I J Udeinya, P M Graves, R Carter, M Aikawa, L H Miller.   

Abstract

An in vitro correlate of the binding in vivo of Plasmodium falciparum-infected erythrocytes to capillary and venular endothelium, using cultured human endothelial cells and amelanotic melanoma cells, was previously developed. The effects of different times in continuous culture on binding of erythrocytes infected with nine different isolates of P. falciparum is now reported. Four isolates, which bound at the time they were first tested, rapidly lost the ability to bind after 26-43 days in culture. One of these, the Cameroun isolate, tested 12 h after the blood was obtained from the patient, had the highest rate of binding of all isolates (680 infected erythrocytes per 100 melanoma cells). After 37 days in culture, only 18 infected erythrocytes per 100 melanoma cells bound. Three isolates first tested after 30-62 days in culture bound poorly. In contrast, two others, the Vietnam (VI) and Brazil (It), continued to bind during the period of study. The Brazil (It) isolate studied after 43 days in culture bound 505 infected erythrocytes per 100 melanoma cells; its clone ItG2G1 continued to bind equally well after 400 days in culture.
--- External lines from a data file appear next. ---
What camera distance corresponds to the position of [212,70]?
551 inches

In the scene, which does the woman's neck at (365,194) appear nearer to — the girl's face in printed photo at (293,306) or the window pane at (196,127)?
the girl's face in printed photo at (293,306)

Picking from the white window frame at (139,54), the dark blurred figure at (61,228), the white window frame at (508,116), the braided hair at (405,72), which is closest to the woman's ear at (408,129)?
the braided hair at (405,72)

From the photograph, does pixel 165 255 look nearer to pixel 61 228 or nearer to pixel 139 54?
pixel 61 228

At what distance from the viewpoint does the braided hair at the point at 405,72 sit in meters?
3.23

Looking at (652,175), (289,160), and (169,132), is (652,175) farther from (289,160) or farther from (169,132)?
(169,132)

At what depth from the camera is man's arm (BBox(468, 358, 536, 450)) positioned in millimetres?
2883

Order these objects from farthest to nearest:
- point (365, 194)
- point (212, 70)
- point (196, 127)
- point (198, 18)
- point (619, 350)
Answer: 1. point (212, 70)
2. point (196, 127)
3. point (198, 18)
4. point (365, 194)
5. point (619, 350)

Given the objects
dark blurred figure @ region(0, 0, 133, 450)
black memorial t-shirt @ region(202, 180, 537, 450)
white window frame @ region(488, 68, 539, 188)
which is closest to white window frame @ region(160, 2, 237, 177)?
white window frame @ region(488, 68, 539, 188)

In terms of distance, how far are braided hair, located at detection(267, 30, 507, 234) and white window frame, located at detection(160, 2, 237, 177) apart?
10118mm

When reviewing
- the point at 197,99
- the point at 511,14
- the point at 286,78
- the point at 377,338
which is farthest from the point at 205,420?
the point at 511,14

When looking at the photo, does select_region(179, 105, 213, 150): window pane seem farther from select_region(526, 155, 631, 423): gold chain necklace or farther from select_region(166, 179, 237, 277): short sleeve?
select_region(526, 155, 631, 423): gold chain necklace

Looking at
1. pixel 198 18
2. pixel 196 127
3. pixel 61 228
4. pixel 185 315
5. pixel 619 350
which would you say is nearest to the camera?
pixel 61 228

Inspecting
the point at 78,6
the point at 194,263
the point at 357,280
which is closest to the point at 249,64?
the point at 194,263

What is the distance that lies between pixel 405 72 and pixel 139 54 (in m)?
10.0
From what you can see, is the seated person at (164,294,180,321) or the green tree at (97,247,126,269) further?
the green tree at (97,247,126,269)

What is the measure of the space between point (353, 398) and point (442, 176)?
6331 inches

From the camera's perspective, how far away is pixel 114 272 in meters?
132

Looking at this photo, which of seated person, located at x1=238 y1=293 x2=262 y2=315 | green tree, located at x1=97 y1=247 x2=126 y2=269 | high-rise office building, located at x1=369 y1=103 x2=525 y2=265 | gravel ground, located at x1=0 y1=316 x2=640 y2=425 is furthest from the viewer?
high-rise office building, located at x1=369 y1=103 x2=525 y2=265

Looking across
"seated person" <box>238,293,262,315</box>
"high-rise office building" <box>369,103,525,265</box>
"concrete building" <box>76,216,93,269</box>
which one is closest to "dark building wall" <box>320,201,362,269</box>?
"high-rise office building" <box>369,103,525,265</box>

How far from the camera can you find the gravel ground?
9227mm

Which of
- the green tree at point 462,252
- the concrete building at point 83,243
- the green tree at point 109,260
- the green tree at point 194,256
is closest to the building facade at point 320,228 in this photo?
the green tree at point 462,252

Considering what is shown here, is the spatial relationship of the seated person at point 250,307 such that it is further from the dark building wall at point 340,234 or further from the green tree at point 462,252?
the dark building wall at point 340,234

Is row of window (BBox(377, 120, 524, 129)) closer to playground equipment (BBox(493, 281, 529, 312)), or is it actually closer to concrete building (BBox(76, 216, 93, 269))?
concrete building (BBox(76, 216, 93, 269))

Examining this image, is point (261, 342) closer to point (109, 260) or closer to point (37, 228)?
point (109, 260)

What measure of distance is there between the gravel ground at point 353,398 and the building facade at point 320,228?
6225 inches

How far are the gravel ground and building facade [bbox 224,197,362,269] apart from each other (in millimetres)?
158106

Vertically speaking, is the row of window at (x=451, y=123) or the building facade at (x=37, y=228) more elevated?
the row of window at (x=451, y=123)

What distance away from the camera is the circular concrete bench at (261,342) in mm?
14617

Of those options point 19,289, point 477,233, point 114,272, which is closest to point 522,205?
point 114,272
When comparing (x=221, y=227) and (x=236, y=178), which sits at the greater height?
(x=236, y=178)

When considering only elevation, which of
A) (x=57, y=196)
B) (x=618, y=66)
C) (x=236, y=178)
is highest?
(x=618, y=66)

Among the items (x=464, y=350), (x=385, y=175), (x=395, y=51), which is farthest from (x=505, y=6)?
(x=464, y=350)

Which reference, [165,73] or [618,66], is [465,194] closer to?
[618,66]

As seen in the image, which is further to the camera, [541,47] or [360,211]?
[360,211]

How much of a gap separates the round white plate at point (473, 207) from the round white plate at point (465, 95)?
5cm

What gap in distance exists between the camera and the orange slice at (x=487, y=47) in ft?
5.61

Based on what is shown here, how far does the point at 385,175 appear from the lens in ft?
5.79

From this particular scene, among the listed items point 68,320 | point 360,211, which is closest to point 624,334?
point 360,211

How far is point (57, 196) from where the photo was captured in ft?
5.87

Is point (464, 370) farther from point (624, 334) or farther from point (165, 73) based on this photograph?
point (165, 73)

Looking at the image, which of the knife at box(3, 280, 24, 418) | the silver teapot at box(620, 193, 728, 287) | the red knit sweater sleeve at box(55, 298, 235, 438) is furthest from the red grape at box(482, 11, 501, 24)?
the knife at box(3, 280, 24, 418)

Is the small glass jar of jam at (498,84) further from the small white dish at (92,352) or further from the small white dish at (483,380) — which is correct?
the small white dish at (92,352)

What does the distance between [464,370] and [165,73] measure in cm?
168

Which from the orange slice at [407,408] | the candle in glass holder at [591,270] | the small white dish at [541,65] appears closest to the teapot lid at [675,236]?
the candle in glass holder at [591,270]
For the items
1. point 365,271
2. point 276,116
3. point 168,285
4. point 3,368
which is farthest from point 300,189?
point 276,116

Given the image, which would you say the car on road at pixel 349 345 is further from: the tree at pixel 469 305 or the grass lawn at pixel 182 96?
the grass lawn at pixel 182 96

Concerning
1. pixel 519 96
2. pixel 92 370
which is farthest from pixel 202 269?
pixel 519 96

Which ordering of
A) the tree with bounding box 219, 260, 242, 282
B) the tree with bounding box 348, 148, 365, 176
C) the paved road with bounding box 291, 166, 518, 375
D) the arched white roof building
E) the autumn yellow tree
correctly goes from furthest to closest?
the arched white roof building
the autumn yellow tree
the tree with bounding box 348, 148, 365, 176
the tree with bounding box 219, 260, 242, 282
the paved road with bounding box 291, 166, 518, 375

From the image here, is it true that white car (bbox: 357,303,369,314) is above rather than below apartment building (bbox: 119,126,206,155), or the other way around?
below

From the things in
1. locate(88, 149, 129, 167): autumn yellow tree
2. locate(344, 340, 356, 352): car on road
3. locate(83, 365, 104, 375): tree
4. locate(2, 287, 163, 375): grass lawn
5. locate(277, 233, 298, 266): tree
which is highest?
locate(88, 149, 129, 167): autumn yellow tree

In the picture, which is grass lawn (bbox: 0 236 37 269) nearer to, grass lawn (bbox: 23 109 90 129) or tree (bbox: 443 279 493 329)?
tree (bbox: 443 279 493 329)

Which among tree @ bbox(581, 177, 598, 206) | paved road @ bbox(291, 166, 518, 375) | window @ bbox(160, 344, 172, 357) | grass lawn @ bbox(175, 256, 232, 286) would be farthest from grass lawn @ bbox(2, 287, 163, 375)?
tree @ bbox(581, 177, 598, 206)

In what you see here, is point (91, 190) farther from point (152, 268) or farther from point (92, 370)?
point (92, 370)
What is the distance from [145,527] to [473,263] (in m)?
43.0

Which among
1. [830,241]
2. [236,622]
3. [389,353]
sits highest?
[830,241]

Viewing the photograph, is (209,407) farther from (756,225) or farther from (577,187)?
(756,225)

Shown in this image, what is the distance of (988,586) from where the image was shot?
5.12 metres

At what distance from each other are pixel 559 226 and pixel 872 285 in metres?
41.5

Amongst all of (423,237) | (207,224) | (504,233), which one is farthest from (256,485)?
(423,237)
The ultrastructural morphology of knobs on the binding and nonbinding infected erythrocytes were indistinguishable. Since evidence from other studies indicates that knobs are necessary for binding to endothelium, it is proposed that some parasites in continuous culture may not express the molecules responsible for binding, although the morphologic knobs are still present.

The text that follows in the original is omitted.